*** DATA EXCERPTS ***
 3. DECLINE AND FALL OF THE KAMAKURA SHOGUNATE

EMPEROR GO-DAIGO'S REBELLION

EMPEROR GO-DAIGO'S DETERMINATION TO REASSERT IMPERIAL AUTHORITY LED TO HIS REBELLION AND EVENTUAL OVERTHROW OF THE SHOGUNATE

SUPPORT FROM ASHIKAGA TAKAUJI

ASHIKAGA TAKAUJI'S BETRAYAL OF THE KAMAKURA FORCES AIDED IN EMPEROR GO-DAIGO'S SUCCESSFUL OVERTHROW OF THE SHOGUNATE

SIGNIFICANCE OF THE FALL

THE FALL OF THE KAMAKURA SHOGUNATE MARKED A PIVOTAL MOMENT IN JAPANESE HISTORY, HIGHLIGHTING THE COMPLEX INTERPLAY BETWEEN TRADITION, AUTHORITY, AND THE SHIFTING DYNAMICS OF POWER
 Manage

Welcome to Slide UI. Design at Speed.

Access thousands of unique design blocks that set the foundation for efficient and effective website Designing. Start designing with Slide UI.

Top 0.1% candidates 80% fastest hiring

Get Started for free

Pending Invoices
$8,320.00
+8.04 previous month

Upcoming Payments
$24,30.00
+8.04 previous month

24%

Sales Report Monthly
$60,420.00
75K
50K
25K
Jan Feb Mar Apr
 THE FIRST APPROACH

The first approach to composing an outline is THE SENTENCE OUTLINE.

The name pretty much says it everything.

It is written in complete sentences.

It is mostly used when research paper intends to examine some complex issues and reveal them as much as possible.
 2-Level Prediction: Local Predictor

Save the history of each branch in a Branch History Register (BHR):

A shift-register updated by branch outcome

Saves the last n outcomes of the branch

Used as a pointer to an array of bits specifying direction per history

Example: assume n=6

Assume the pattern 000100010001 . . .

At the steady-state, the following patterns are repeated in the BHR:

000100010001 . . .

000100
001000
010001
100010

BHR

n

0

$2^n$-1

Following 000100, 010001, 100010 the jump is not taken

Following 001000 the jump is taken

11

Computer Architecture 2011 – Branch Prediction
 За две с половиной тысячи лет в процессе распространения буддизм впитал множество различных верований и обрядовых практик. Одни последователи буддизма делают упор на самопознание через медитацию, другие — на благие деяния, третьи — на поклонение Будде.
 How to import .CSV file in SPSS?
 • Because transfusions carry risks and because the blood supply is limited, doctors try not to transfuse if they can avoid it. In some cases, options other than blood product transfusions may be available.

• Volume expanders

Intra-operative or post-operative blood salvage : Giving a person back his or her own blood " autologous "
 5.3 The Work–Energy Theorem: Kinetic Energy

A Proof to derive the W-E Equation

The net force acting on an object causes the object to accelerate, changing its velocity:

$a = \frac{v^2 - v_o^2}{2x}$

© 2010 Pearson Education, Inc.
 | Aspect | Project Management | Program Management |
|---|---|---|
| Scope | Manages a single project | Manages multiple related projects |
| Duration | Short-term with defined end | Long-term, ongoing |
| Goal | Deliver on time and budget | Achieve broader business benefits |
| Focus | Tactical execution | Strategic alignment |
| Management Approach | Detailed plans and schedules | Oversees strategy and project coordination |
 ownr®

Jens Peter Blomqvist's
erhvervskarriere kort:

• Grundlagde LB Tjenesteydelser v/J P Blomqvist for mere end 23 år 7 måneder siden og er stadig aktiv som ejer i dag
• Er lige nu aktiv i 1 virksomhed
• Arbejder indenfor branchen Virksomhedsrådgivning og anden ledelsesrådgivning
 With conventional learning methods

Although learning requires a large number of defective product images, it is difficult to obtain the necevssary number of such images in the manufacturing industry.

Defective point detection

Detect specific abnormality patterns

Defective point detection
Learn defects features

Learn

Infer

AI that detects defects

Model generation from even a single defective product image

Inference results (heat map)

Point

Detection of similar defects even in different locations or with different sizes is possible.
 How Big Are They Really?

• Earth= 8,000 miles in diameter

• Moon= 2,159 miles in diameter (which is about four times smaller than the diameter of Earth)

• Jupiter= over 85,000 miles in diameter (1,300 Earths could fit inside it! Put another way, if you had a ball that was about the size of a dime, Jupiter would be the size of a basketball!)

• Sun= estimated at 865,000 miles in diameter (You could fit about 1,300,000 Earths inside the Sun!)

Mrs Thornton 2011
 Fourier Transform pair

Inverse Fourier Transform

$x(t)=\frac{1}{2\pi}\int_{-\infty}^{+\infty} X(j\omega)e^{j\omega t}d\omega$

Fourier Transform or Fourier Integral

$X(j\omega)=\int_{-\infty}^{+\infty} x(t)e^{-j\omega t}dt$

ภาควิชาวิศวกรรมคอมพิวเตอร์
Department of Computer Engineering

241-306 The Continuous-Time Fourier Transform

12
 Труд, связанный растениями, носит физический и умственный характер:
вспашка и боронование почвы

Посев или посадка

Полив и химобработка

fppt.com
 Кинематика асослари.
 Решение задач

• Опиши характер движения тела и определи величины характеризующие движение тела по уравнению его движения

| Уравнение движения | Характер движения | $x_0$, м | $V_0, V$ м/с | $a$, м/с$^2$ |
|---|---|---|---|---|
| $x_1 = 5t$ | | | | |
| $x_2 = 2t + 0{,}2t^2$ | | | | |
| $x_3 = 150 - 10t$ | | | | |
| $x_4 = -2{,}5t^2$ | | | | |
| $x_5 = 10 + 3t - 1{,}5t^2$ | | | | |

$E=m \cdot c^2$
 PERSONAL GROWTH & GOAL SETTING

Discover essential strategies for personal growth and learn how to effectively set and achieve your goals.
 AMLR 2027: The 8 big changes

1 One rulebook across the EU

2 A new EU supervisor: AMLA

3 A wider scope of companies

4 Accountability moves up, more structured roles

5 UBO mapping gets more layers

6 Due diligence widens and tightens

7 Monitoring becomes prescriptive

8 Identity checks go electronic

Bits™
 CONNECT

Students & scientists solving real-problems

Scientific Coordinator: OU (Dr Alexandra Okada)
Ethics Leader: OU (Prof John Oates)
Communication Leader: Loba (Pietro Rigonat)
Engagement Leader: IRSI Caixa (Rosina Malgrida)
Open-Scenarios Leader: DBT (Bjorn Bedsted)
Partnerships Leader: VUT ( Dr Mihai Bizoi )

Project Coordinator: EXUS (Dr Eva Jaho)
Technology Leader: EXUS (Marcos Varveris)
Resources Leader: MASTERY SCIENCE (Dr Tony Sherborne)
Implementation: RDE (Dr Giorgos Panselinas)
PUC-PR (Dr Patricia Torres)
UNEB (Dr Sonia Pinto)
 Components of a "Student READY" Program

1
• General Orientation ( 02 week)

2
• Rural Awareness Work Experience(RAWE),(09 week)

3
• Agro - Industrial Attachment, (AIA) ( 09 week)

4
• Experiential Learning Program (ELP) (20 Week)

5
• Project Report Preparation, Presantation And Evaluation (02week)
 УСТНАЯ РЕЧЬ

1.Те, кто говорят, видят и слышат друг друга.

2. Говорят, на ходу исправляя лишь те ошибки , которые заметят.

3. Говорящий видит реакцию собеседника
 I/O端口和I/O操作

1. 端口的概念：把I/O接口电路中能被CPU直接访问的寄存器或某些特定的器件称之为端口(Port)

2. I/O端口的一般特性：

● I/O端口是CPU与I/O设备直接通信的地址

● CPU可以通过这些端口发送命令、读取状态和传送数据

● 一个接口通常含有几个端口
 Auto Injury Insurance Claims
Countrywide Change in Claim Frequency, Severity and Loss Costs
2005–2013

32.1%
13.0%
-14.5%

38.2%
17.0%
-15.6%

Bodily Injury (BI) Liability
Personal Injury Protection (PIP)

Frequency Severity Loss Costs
*** End of DATA EXCERPTS ***
Every record above needs to be copied exactly.

 3. DECLINE AND FALL OF THE KAMAKURA SHOGUNATE

EMPEROR GO-DAIGO'S REBELLION

EMPEROR GO-DAIGO'S DETERMINATION TO REASSERT IMPERIAL AUTHORITY LED TO HIS REBELLION AND EVENTUAL OVERTHROW OF THE SHOGUNATE

SUPPORT FROM ASHIKAGA TAKAUJI

ASHIKAGA TAKAUJI'S BETRAYAL OF THE KAMAKURA FORCES AIDED IN EMPEROR GO-DAIGO'S SUCCESSFUL OVERTHROW OF THE SHOGUNATE

SIGNIFICANCE OF THE FALL

THE FALL OF THE KAMAKURA SHOGUNATE MARKED A PIVOTAL MOMENT IN JAPANESE HISTORY, HIGHLIGHTING THE COMPLEX INTERPLAY BETWEEN TRADITION, AUTHORITY, AND THE SHIFTING DYNAMICS OF POWER
 Manage

Welcome to Slide UI. Design at Speed.

Access thousands of unique design blocks that set the foundation for efficient and effective website Designing. Start designing with Slide UI.

Top 0.1% candidates 80% fastest hiring

Get Started for free

Pending Invoices
$8,320.00
+8.04 previous month

Upcoming Payments
$24,30.00
+8.04 previous month

24%

Sales Report Monthly
$60,420.00
75K
50K
25K
Jan Feb Mar Apr
 THE FIRST APPROACH

The first approach to composing an outline is THE SENTENCE OUTLINE.

The name pretty much says it everything.

It is written in complete sentences.

It is mostly used when research paper intends to examine some complex issues and reveal them as much as possible.
 2-Level Prediction: Local Predictor

Save the history of each branch in a Branch History Register (BHR):

A shift-register updated by branch outcome

Saves the last n outcomes of the branch

Used as a pointer to an array of bits specifying direction per history

Example: assume n=6

Assume the pattern 000100010001 . . .

At the steady-state, the following patterns are repeated in the BHR:

000100010001 . . .

000100
001000
010001
100010

BHR

n

0

$2^n$-1

Following 000100, 010001, 100010 the jump is not taken

Following 001000 the jump is taken

11

Computer Architecture 2011 – Branch Prediction
 За две с половиной тысячи лет в процессе распространения буддизм впитал множество различных верований и обрядовых практик. Одни последователи буддизма делают упор на самопознание через медитацию, другие — на благие деяния, третьи — на поклонение Будде.
 How to import .CSV file in SPSS?
 • Because transfusions carry risks and because the blood supply is limited, doctors try not to transfuse if they can avoid it. In some cases, options other than blood product transfusions may be available.

• Volume expanders

Intra-operative or post-operative blood salvage : Giving a person back his or her own blood " autologous "
 5.3 The Work–Energy Theorem: Kinetic Energy

A Proof to derive the W-E Equation

The net force acting on an object causes the object to accelerate, changing its velocity:

$a = \frac{v^2 - v_o^2}{2x}$

© 2010 Pearson Education, Inc.
 | Aspect | Project Management | Program Management |
|---|---|---|
| Scope | Manages a single project | Manages multiple related projects |
| Duration | Short-term with defined end | Long-term, ongoing |
| Goal | Deliver on time and budget | Achieve broader business benefits |
| Focus | Tactical execution | Strategic alignment |
| Management Approach | Detailed plans and schedules | Oversees strategy and project coordination |
 ownr®

Jens Peter Blomqvist's
erhvervskarriere kort:

• Grundlagde LB Tjenesteydelser v/J P Blomqvist for mere end 23 år 7 måneder siden og er stadig aktiv som ejer i dag
• Er lige nu aktiv i 1 virksomhed
• Arbejder indenfor branchen Virksomhedsrådgivning og anden ledelsesrådgivning
 With conventional learning methods

Although learning requires a large number of defective product images, it is difficult to obtain the necevssary number of such images in the manufacturing industry.

Defective point detection

Detect specific abnormality patterns

Defective point detection
Learn defects features

Learn

Infer

AI that detects defects

Model generation from even a single defective product image

Inference results (heat map)

Point

Detection of similar defects even in different locations or with different sizes is possible.
 How Big Are They Really?

• Earth= 8,000 miles in diameter

• Moon= 2,159 miles in diameter (which is about four times smaller than the diameter of Earth)

• Jupiter= over 85,000 miles in diameter (1,300 Earths could fit inside it! Put another way, if you had a ball that was about the size of a dime, Jupiter would be the size of a basketball!)

• Sun= estimated at 865,000 miles in diameter (You could fit about 1,300,000 Earths inside the Sun!)

Mrs Thornton 2011
 Fourier Transform pair

Inverse Fourier Transform

$x(t)=\frac{1}{2\pi}\int_{-\infty}^{+\infty} X(j\omega)e^{j\omega t}d\omega$

Fourier Transform or Fourier Integral

$X(j\omega)=\int_{-\infty}^{+\infty} x(t)e^{-j\omega t}dt$

ภาควิชาวิศวกรรมคอมพิวเตอร์
Department of Computer Engineering

241-306 The Continuous-Time Fourier Transform

12
 Труд, связанный растениями, носит физический и умственный характер:
вспашка и боронование почвы

Посев или посадка

Полив и химобработка

fppt.com
 Кинематика асослари.
 Решение задач

• Опиши характер движения тела и определи величины характеризующие движение тела по уравнению его движения

| Уравнение движения | Характер движения | $x_0$, м | $V_0, V$ м/с | $a$, м/с$^2$ |
|---|---|---|---|---|
| $x_1 = 5t$ | | | | |
| $x_2 = 2t + 0{,}2t^2$ | | | | |
| $x_3 = 150 - 10t$ | | | | |
| $x_4 = -2{,}5t^2$ | | | | |
| $x_5 = 10 + 3t - 1{,}5t^2$ | | | | |

$E=m \cdot c^2$
 PERSONAL GROWTH & GOAL SETTING

Discover essential strategies for personal growth and learn how to effectively set and achieve your goals.
 AMLR 2027: The 8 big changes

1 One rulebook across the EU

2 A new EU supervisor: AMLA

3 A wider scope of companies

4 Accountability moves up, more structured roles

5 UBO mapping gets more layers

6 Due diligence widens and tightens

7 Monitoring becomes prescriptive

8 Identity checks go electronic

Bits™
 CONNECT

Students & scientists solving real-problems

Scientific Coordinator: OU (Dr Alexandra Okada)
Ethics Leader: OU (Prof John Oates)
Communication Leader: Loba (Pietro Rigonat)
Engagement Leader: IRSI Caixa (Rosina Malgrida)
Open-Scenarios Leader: DBT (Bjorn Bedsted)
Partnerships Leader: VUT ( Dr Mihai Bizoi )

Project Coordinator: EXUS (Dr Eva Jaho)
Technology Leader: EXUS (Marcos Varveris)
Resources Leader: MASTERY SCIENCE (Dr Tony Sherborne)
Implementation: RDE (Dr Giorgos Panselinas)
PUC-PR (Dr Patricia Torres)
UNEB (Dr Sonia Pinto)
 Components of a "Student READY" Program

1
• General Orientation ( 02 week)

2
• Rural Awareness Work Experience(RAWE),(09 week)

3
• Agro - Industrial Attachment, (AIA) ( 09 week)

4
• Experiential Learning Program (ELP) (20 Week)

5
• Project Report Preparation, Presantation And Evaluation (02week)
 УСТНАЯ РЕЧЬ

1.Те, кто говорят, видят и слышат друг друга.

2. Говорят, на ходу исправляя лишь те ошибки , которые заметят.

3. Говорящий видит реакцию собеседника
 I/O端口和I/O操作

1. 端口的概念：把I/O接口电路中能被CPU直接访问的寄存器或某些特定的器件称之为端口(Port)

2. I/O端口的一般特性：

● I/O端口是CPU与I/O设备直接通信的地址

● CPU可以通过这些端口发送命令、读取状态和传送数据

● 一个接口通常含有几个端口
 Auto Injury Insurance Claims
Countrywide Change in Claim Frequency, Severity and Loss Costs
2005–2013

32.1%
13.0%
-14.5%

38.2%
17.0%
-15.6%

Bodily Injury (BI) Liability
Personal Injury Protection (PIP)

Frequency Severity Loss Costs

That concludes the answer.